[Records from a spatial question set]

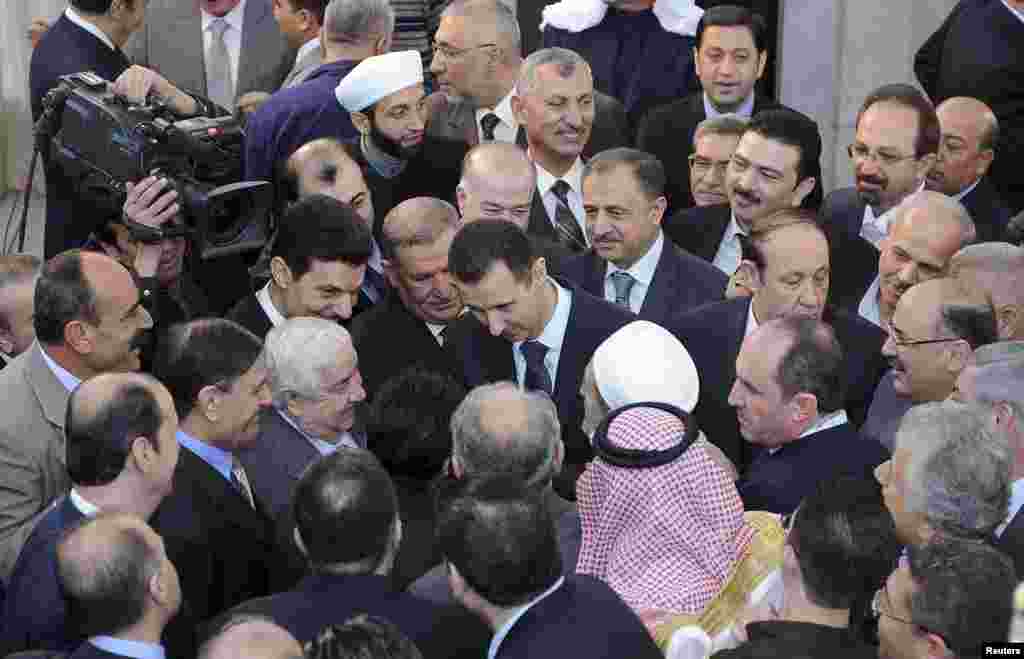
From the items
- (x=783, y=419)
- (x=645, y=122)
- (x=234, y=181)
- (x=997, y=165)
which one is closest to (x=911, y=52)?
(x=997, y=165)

--

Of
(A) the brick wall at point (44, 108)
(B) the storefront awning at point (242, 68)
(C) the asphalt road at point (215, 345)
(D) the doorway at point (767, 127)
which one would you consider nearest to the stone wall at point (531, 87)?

◆ **WHAT TO DO**: Find every line in the records above that contains the string "point", and copy each one out. Case counts.

◆ **SOLUTION FOR THIS TASK**:
(A) the brick wall at point (44, 108)
(B) the storefront awning at point (242, 68)
(C) the asphalt road at point (215, 345)
(D) the doorway at point (767, 127)
which one would you consider nearest to the stone wall at point (531, 87)?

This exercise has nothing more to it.